Unable to do anything, she simply curled into a ball waiting for her own death, alone in the cosmos. Her body tensed to the point that it hurt. She was certain that the pain emanated from her heart. The throbbing continued throughout her body. Her head ached.

She drifted around the cabin occasionally bouncing off something, sending her off in a different direction. After several minutes had passed, her breathing eased. Her lungs relaxed and the breath began to flow naturally. Her muscles released their grip and she slowly unfolded her limbs.

Exhausted, Nori released her entire body and floated quietly for a few minutes. Her eyes remained closed as she attempted to find her equilibrium again.

“Fuck,” was the only thing she could mutter once her throat relaxed enough to speak.
Regaining her composer, she needed to send a report back home about her panic attack.

I don’t understand. I’ve never had a panic attack. Something isn’t right.

She recorded the incident in her journal before calling it in.

I don’t know what they are going to do with this. Worried about her future, she hesitated about reporting it officially.

Maybe it’s just the one time.

She looked back down at her journal and noticed the end of her last entry. Flipping back through the last few days, a common theme revealed itself. Her thoughts had grown increasingly concerned.

She read about her nightmares. The earth was always ending while she was out in space never able to return home. Or, if she returned home somehow, it wasn’t the same earth she left behind — war-torn, demolished. Everyone pitted against one another in their own survival.

It’s not the one time. Disheartened by her own journal, she called in her report.

“This is Nori Jordan of the Mission Ra. I believe I have just experienced a panic attack. All is good now. Thank you.”

Eventually, she knew another voice would come online. They would likely pull in a psychiatrist to speak with her to make sure she could finish out the program.

She took the moment to relax and recover from the event. The planet in full view in front of her.

“God, that’s beautiful,” she whispered to herself. The fragility of its existence only truly known by astronauts, scientists and philosophers.

This was the mediation she had needed earlier. She watched storms swirl out over the oceans and imagined the billions of people milling about their lives on the earth’s surface — like ants in an anthill.
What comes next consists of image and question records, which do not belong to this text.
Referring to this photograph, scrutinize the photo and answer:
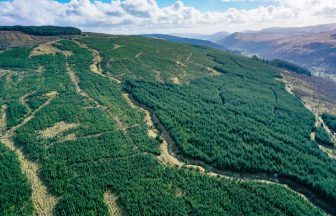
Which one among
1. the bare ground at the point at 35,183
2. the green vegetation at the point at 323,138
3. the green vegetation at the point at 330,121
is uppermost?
the bare ground at the point at 35,183

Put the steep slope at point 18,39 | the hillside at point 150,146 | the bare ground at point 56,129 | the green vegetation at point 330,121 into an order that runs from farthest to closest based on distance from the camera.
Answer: the steep slope at point 18,39 → the green vegetation at point 330,121 → the bare ground at point 56,129 → the hillside at point 150,146

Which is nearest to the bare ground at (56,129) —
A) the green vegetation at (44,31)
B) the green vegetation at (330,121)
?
the green vegetation at (330,121)

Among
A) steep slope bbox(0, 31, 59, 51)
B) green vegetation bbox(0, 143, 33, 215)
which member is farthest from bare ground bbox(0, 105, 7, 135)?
steep slope bbox(0, 31, 59, 51)

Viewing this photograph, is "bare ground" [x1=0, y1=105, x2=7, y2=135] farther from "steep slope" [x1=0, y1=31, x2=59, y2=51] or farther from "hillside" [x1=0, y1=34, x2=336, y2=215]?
"steep slope" [x1=0, y1=31, x2=59, y2=51]

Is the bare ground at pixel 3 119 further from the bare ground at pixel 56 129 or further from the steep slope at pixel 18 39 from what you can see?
the steep slope at pixel 18 39

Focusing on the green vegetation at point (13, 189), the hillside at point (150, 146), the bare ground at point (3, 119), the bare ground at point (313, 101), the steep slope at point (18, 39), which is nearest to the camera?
the green vegetation at point (13, 189)

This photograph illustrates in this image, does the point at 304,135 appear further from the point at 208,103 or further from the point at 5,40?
the point at 5,40

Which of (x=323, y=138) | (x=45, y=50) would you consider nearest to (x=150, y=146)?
(x=323, y=138)
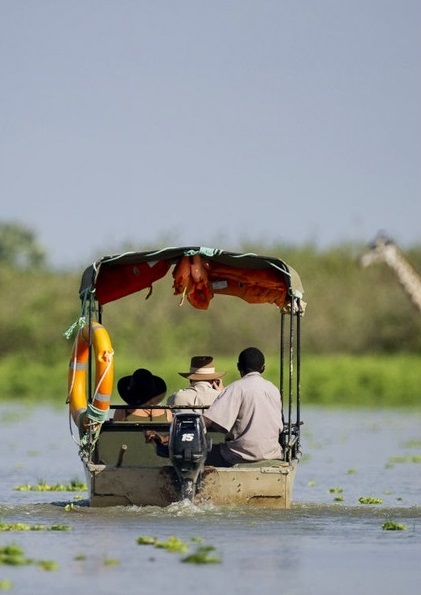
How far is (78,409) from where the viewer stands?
14844mm

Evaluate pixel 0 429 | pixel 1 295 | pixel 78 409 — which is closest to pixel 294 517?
pixel 78 409

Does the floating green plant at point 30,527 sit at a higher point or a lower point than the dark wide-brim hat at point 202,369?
lower

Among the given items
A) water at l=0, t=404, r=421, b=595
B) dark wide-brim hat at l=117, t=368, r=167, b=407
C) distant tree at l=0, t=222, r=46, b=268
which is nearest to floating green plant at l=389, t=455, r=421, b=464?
water at l=0, t=404, r=421, b=595

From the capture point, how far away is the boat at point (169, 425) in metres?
13.7

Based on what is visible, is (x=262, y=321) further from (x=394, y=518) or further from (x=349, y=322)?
(x=394, y=518)

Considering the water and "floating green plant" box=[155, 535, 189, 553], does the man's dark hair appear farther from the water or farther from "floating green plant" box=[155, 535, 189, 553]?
"floating green plant" box=[155, 535, 189, 553]

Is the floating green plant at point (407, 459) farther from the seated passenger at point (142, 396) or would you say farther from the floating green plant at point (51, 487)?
the seated passenger at point (142, 396)

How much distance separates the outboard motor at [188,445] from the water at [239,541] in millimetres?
354

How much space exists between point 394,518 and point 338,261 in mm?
39010

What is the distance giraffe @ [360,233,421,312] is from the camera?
18.5m

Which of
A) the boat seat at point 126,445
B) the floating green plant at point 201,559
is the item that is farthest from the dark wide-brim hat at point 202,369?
the floating green plant at point 201,559

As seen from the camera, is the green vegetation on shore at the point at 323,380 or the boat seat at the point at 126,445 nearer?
the boat seat at the point at 126,445

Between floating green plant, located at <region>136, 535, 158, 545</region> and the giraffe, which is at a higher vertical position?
the giraffe

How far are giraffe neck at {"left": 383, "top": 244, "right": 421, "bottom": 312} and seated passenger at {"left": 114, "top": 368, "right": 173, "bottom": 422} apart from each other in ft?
14.6
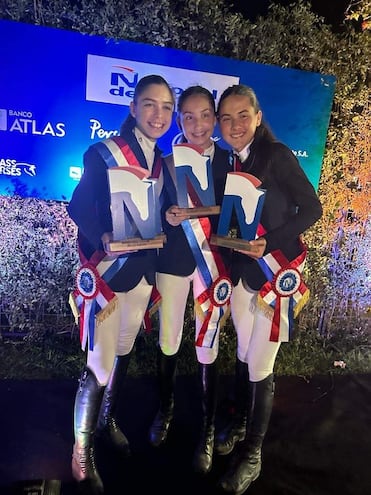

All serving their purpose. Repairing themselves and the world around them. The earth healing itself rather than the new technology she was monitoring doing the job.

If I die up here, it will be OK, she thought to herself. I’m up here among the stars. With a view on all humanity. Seeing the possibilities. That’s not a bad way to go, is it?

A static-filled greeting came through the communication system. “Good morning, Nori. This is Dr. Eli. How are you feeling this morning?”

“Good morning, Dr. Eli. I’m feeling much better now. Thanks.”